I guess most old men here never retire, im talking about the poor ones, you always see old men doing odd jobs out here.
This bus must be in use since the 80's it looks so old.
People always stare at me. I wonder if they thing if I am a weird tourist of a mayan gone wrong.
I should have eaten something else than that banana and a cup of coffee, but oh well, its 2pm now.
Here in downtown its where working people gather, they walk passing in a hurry most of them carrying always something.
The young, and mostly the young me always look a little faggy to me haha, they do, like they try too much. too much wanna be, like the kids at american idol. hahah but really they try to keep up with fashion but they just over do it.
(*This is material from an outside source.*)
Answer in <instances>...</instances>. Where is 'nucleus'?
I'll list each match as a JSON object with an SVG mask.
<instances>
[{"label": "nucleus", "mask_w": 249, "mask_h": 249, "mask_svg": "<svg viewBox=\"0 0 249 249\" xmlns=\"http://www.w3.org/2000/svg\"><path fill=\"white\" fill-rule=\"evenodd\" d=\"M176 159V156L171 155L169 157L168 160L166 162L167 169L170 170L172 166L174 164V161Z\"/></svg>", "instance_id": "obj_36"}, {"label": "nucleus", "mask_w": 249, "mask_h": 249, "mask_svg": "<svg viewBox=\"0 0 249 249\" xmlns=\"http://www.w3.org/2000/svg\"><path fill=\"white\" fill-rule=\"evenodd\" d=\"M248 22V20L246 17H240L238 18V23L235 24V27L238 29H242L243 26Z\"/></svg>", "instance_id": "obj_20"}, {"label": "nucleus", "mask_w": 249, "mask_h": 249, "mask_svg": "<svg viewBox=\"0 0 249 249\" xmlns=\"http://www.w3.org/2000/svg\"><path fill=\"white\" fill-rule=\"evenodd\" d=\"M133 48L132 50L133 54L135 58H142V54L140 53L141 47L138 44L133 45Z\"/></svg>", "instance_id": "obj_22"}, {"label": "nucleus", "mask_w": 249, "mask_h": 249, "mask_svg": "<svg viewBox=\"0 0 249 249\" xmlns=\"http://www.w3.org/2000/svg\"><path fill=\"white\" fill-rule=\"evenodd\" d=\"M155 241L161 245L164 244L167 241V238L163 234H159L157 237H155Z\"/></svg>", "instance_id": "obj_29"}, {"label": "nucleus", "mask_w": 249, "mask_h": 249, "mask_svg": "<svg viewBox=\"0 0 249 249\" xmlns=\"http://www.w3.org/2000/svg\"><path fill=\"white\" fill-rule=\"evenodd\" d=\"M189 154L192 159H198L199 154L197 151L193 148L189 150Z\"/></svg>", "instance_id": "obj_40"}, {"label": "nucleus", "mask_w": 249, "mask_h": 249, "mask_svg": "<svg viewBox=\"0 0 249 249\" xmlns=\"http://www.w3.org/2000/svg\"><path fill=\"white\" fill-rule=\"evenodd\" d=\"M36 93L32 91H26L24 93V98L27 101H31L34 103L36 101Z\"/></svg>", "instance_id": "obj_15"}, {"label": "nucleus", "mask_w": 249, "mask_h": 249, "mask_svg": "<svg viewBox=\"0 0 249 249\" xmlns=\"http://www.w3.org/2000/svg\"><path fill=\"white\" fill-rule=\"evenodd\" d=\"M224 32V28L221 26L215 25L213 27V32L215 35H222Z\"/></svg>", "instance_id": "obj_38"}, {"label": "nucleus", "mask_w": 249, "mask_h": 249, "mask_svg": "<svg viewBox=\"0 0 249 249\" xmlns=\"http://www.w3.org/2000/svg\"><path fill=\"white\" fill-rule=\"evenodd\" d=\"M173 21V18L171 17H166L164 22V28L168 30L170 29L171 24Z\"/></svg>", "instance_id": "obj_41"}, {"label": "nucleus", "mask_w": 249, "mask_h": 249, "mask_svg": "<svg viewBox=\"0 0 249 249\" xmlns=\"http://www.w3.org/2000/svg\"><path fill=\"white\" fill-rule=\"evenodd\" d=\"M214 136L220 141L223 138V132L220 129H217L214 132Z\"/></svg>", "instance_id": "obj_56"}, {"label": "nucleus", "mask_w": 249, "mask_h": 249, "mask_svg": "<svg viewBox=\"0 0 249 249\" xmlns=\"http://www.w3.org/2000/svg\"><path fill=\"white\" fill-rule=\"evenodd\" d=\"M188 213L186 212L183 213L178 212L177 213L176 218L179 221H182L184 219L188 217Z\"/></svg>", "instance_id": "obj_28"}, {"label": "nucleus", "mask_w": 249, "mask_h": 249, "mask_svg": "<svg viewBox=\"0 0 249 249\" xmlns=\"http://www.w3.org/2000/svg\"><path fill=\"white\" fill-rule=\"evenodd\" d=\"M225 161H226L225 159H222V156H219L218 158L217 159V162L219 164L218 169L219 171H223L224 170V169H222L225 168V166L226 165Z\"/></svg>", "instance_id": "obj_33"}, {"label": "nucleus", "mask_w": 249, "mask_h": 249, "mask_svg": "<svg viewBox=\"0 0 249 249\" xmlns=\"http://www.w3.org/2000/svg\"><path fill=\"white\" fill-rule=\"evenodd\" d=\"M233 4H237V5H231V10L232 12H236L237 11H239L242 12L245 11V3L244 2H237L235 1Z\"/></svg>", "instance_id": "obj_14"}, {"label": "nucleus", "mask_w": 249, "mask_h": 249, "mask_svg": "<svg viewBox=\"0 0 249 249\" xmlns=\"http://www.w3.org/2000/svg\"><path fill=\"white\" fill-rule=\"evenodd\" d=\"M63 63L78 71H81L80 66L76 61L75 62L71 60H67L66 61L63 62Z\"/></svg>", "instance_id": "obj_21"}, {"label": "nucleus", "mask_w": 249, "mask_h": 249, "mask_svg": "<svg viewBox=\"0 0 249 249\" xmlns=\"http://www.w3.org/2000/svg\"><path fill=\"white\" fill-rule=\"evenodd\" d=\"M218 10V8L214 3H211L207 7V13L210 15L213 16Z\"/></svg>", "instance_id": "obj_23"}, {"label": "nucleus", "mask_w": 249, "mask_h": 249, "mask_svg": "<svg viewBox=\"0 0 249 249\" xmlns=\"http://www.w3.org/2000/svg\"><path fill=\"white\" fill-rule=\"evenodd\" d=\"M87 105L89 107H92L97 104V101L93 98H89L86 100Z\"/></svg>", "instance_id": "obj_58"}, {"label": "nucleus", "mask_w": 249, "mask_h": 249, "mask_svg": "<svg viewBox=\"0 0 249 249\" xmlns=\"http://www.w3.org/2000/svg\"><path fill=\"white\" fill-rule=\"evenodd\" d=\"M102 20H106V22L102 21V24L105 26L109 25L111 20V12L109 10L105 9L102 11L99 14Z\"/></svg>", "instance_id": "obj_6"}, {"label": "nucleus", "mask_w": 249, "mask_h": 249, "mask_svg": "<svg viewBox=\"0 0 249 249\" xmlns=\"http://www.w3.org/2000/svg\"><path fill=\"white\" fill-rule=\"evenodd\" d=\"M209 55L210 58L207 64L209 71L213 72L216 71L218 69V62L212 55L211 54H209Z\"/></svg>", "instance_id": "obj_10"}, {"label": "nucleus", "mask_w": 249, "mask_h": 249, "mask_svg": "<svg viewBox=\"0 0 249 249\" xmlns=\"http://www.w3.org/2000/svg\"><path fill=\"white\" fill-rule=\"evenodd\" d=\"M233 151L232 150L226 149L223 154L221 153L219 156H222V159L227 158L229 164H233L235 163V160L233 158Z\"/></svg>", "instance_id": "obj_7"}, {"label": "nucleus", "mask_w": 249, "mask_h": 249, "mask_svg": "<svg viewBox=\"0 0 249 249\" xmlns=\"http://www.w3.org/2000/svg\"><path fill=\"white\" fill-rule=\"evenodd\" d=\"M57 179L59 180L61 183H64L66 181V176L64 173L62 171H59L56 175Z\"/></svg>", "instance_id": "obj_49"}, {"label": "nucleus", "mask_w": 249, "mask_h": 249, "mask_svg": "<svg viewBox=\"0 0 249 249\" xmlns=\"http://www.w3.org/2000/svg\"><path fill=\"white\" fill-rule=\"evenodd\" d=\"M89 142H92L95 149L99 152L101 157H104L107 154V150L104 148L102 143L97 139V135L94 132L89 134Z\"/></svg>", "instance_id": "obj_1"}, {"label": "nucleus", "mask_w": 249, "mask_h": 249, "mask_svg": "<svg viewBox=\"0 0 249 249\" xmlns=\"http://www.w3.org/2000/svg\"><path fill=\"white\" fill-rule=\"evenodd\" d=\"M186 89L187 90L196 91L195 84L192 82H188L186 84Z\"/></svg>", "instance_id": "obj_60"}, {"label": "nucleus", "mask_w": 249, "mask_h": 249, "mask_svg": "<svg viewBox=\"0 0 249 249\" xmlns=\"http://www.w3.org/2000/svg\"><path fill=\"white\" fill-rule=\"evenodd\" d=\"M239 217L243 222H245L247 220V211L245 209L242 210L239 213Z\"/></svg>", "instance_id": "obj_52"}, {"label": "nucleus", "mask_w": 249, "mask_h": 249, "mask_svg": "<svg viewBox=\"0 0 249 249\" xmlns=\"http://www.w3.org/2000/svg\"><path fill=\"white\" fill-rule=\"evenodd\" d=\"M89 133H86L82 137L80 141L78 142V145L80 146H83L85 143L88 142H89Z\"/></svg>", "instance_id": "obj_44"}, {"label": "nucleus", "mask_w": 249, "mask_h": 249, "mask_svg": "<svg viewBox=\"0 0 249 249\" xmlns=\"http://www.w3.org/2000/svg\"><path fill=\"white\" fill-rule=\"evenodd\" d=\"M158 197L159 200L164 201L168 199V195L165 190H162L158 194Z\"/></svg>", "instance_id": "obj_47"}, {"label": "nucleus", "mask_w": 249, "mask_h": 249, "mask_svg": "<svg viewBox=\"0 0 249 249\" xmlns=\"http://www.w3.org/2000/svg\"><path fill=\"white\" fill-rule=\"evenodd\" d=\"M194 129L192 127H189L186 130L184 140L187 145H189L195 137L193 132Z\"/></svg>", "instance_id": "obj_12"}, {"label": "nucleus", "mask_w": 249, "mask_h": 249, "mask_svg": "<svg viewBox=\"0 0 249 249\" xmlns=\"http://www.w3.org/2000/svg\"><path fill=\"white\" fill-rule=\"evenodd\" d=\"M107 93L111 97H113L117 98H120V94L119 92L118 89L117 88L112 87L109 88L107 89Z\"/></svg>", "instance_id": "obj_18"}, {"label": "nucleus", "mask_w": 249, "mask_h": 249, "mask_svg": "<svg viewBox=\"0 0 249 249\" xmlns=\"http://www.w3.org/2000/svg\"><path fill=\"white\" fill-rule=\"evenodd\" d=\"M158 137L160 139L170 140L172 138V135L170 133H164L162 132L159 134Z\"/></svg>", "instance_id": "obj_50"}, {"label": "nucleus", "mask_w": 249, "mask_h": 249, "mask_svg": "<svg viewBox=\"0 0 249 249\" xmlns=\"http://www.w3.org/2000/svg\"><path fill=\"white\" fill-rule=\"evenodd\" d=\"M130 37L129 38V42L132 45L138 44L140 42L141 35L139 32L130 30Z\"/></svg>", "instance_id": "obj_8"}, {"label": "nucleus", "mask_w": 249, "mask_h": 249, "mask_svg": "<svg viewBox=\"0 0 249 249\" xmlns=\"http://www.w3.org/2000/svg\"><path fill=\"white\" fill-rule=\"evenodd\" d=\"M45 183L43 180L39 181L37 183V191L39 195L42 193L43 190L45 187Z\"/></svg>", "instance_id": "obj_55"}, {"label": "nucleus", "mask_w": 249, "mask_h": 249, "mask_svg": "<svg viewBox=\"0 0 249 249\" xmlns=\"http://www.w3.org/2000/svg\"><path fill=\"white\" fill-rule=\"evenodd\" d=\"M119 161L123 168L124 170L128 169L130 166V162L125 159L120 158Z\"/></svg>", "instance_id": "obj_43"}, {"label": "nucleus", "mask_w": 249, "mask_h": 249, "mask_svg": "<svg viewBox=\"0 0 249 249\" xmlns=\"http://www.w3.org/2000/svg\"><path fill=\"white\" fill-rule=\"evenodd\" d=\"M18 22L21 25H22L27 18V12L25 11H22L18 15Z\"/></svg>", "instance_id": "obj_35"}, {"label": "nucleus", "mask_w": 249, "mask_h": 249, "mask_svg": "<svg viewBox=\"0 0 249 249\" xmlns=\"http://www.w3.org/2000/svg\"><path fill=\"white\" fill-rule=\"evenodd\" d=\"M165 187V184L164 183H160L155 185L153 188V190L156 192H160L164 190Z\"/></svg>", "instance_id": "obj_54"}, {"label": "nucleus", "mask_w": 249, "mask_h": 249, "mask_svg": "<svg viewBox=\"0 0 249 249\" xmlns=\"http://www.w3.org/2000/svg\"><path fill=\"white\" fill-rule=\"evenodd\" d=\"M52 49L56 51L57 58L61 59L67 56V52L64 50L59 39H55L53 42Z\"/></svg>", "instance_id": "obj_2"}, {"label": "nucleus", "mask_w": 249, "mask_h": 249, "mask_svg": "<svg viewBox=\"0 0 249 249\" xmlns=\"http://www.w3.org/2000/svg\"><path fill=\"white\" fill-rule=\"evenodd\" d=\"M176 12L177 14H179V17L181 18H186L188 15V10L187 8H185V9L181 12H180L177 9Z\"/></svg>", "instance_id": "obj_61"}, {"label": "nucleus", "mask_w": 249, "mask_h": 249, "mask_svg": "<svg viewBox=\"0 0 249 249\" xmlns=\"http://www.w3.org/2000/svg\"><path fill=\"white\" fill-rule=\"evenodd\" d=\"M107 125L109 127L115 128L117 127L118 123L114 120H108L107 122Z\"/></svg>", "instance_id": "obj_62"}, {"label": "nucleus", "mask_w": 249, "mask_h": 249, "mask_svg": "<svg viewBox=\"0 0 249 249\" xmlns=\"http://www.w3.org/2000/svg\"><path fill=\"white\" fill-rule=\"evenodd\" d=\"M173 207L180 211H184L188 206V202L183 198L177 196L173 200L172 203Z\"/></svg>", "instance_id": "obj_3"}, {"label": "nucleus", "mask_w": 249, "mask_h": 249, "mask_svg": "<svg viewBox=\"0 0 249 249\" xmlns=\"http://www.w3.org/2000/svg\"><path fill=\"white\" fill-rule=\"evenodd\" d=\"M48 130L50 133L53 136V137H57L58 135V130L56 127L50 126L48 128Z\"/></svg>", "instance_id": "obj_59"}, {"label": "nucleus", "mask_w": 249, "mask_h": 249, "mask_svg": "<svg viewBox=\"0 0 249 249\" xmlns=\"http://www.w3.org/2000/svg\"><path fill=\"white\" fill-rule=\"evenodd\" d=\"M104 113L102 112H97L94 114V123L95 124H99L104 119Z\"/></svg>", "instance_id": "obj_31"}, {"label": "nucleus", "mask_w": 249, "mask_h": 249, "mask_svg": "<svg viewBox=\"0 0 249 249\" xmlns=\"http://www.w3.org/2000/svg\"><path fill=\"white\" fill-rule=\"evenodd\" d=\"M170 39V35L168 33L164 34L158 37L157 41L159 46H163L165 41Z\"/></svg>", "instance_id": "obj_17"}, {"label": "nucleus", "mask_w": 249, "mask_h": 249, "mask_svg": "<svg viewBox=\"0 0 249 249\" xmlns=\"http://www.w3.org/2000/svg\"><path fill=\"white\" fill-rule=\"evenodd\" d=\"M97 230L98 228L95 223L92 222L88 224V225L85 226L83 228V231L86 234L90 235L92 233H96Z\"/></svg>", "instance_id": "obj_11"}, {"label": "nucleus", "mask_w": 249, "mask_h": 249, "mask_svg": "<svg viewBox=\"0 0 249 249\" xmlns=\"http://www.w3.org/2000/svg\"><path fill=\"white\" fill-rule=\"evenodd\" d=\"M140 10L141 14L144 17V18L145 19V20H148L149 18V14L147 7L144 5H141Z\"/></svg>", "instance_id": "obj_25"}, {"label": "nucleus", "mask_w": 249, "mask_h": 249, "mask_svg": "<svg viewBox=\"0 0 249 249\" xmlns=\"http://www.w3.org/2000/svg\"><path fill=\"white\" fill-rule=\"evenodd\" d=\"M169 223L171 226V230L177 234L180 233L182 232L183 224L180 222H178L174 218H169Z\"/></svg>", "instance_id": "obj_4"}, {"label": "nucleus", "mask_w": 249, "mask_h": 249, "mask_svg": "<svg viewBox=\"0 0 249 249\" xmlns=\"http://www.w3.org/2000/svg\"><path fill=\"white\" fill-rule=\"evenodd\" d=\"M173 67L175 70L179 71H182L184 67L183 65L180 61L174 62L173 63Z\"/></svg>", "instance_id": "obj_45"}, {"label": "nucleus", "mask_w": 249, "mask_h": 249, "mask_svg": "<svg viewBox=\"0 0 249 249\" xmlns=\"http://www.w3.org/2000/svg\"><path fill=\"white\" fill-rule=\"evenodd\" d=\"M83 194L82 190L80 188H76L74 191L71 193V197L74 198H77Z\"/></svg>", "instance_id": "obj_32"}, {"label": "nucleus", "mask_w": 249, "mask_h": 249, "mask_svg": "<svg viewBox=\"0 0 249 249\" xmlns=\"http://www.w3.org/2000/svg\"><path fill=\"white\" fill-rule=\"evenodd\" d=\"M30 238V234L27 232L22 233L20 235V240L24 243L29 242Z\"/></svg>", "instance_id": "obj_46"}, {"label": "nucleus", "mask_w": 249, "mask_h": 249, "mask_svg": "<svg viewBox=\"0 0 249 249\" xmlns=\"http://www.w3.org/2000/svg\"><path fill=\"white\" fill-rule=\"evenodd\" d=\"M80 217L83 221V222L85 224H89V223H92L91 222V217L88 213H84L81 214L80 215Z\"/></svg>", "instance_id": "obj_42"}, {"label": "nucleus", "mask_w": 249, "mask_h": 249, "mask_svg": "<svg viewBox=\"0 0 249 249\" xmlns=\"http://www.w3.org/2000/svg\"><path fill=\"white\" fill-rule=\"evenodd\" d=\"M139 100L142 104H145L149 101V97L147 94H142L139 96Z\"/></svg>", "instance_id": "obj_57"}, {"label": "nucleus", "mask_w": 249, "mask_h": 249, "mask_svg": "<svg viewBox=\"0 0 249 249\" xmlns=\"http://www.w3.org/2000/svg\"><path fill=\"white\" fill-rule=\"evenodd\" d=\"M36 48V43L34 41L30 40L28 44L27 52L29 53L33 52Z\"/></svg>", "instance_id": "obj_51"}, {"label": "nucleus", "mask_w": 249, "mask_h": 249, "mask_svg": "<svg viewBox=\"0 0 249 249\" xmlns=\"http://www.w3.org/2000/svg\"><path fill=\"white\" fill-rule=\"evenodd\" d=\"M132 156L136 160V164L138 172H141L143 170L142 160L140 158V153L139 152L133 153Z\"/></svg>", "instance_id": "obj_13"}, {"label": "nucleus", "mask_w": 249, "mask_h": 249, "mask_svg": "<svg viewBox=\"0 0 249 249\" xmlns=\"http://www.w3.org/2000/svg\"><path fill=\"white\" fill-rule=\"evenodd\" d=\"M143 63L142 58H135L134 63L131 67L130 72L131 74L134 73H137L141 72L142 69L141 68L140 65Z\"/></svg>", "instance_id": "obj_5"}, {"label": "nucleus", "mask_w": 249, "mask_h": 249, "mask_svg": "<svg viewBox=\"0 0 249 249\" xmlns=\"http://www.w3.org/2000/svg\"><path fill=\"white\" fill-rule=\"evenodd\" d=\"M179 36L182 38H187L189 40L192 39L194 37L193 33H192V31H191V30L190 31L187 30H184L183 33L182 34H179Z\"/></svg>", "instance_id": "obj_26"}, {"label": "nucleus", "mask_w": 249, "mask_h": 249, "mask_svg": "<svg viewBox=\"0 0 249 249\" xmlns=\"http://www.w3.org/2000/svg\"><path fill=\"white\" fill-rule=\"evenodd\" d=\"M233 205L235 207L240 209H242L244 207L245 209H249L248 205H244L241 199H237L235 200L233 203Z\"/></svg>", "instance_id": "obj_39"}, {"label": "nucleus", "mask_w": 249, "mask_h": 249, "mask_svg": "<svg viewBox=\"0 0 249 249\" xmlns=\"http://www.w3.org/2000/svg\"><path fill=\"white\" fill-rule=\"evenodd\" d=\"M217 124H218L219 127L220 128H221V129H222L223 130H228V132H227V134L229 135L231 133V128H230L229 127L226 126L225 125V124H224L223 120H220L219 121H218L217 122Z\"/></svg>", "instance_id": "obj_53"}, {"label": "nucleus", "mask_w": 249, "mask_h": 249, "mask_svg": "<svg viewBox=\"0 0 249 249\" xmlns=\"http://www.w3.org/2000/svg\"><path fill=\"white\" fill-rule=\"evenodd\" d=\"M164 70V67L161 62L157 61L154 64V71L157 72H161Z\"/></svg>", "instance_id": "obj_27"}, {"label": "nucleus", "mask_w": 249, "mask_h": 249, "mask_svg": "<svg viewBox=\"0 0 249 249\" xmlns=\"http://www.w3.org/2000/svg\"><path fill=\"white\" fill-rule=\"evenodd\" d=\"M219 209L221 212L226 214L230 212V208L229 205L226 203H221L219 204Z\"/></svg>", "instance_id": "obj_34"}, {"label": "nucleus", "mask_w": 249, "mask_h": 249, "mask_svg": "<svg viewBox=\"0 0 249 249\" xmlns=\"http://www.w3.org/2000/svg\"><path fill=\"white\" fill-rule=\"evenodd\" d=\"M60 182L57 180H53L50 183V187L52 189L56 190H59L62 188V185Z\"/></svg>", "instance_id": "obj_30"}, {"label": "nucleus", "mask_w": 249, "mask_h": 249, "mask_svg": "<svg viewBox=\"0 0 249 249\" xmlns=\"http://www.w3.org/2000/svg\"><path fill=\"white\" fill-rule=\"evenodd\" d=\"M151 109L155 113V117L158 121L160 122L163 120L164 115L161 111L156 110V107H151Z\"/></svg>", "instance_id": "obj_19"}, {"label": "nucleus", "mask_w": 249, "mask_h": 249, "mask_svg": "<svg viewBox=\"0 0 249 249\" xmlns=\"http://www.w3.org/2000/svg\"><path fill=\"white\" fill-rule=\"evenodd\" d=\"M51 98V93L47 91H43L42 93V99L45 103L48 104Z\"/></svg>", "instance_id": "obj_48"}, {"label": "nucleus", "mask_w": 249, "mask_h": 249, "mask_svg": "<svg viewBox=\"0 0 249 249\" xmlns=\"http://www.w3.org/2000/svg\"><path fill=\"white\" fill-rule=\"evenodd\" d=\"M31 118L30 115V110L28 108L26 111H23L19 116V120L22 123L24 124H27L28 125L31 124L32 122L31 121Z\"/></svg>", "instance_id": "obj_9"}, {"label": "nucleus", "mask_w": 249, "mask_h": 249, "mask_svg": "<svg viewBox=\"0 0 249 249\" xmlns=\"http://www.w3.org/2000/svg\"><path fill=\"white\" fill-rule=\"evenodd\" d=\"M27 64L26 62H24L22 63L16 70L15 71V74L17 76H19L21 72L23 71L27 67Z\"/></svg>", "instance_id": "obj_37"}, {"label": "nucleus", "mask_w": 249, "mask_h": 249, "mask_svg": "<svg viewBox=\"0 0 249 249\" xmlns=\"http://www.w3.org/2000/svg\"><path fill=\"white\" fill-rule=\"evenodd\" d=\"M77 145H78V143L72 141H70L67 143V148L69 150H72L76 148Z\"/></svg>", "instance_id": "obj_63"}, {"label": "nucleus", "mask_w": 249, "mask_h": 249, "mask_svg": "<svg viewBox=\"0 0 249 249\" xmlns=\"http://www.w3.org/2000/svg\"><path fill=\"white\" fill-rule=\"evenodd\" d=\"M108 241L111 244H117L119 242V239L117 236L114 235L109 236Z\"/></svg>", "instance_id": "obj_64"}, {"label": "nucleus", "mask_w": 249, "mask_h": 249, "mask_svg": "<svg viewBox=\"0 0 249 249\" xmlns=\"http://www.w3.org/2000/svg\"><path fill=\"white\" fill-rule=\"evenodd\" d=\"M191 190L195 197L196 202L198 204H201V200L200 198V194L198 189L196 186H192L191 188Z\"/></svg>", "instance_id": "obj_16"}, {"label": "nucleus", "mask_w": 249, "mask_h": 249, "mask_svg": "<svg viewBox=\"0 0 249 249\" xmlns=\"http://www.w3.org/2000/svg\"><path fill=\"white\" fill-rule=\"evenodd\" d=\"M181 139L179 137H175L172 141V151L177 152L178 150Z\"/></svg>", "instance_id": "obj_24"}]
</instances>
Women seem more neutral, like you could take them a few years back and forth and they would look ok. they look just basic. maybe because they are not supposed to get out of the box, maybe they dont want to.
Pigeons, they have shit all over the downtown plaza ground, but yet, they look beautiful when they fly around following a wind wave.
Children always chase pigeons, I guess that's what they get for polluting so much.
I should go back now.
Its 4pm and it was a little difficult but I finally manage to find my bus stop, and I guess the same driver is still on the clock, I can recognize that mullet from 30 ft.
I am starving.
For a local this was just another day, another sale to try to make, another peso to work for.
For a tourist this was just another day for a snapshot opportunity.
and for me, well I dont know i'm lost in limbo.
ok we are off and the shaking of the bus has started so good bye.